It is as if Russia has not come to terms with its history. Again, this can be understood when we realize that the Soviets essentially froze history. It is as if nothing of any great significance happened before they came to power, and everything that took place during their 70 years was perfect. No other interpretation was allowed.

Now Russians are free to discover and think about their past and compare themselves with other European countries they knew little about under communism.

A new book, Nicholas II: The Interrupted Transition, by French historian Helene Carrere d'Encausse, shows the reformist nature of the last czar's regime. Russia was slowly moving toward a constitutional monarchy, which was the model for the more successful European nations at that time. Communism interrupted this evolution. Now the country tries to make up for lost time and build on those early reforms.

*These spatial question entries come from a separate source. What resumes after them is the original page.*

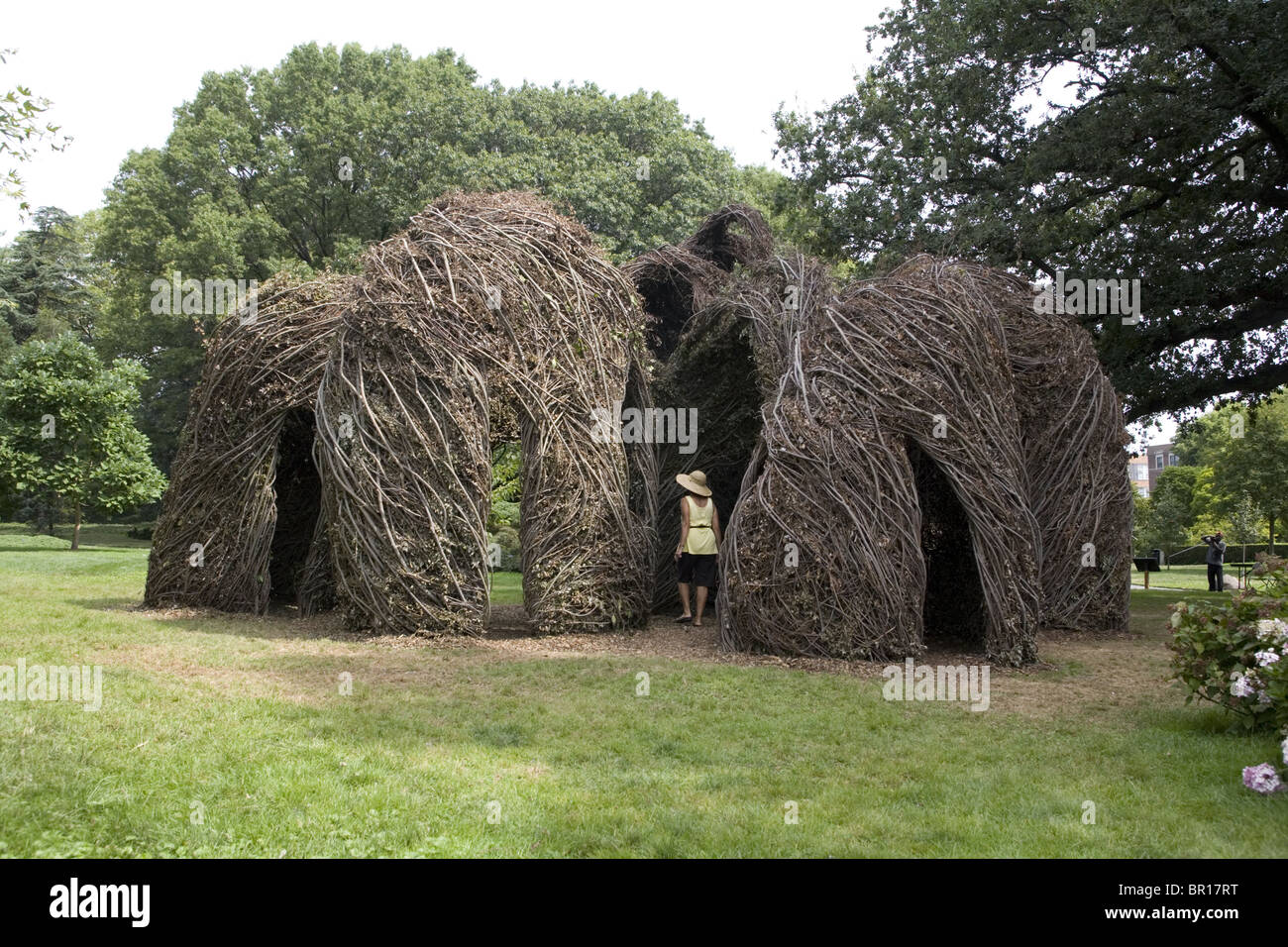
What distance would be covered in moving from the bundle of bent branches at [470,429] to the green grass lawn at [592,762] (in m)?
1.16

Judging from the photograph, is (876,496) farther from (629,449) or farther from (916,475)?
(629,449)

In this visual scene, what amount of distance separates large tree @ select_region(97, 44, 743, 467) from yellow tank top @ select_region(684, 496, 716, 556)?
53.7 ft

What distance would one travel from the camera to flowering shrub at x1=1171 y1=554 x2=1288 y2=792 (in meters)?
5.34

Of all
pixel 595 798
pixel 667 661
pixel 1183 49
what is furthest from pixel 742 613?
pixel 1183 49

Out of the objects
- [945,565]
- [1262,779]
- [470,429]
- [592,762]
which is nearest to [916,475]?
[945,565]

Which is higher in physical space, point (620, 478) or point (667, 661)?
point (620, 478)

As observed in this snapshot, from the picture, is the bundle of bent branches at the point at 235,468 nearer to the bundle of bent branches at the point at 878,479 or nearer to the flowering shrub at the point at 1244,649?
the bundle of bent branches at the point at 878,479

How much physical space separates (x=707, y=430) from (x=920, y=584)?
197 inches

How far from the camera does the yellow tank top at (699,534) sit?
11.1 m

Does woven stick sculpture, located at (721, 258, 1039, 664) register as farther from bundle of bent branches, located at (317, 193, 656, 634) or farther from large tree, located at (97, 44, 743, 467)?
large tree, located at (97, 44, 743, 467)

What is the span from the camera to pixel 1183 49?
43.2 feet

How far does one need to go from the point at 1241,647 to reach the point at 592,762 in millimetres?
4043

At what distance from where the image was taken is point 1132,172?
14.5 meters

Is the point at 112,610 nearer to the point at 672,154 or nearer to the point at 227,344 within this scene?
the point at 227,344
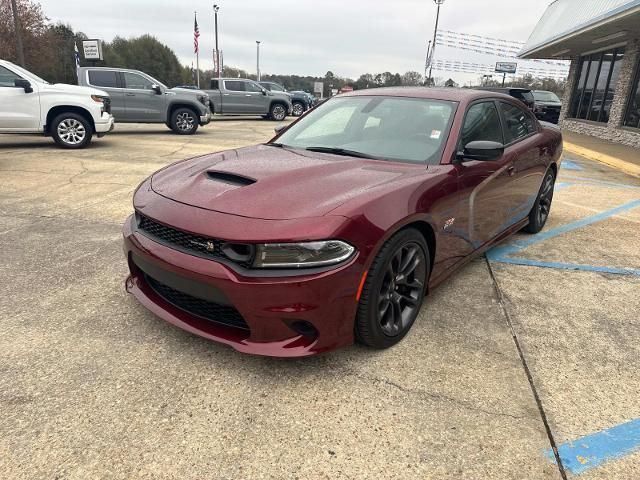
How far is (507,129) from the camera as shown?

There has been no talk of a restoration of autocracy. The European experience has been that constitutional monarchy is the best way to ensure democracy. Under that system the head of state is a hereditary position with limited political powers. This severely restricts the probability of a politician becoming a dictator. It doesn't always work, but historically it has worked well in many countries.

On the other hand, most republics have too easily succumbed to dictatorship. Russia under communism and Hitler's Germany are two of the worst examples.

Formula for dictatorship

The present Russian system makes it too likely for a dictator to arise. Repeated crises like those in recent months will likely lead to stronger central government and eventually could lead to one man becoming a dictator. Fears of this possibility were increased recently when the Russian president's powers increased at the expense of regional governors and Russia's fledgling free press came under attack with the arrest of a major independent media mogul who had been critical of the government.

Recent months have brought a catalog of disasters for the new Russian president. An explosion in a Moscow subway killed several people. Speculation is rife that Chechens were behind the blast in retaliation for Russia's continued disastrous presence in Chechnya, where countless young Russian men have been slaughtered in a never-ending bloody conflict.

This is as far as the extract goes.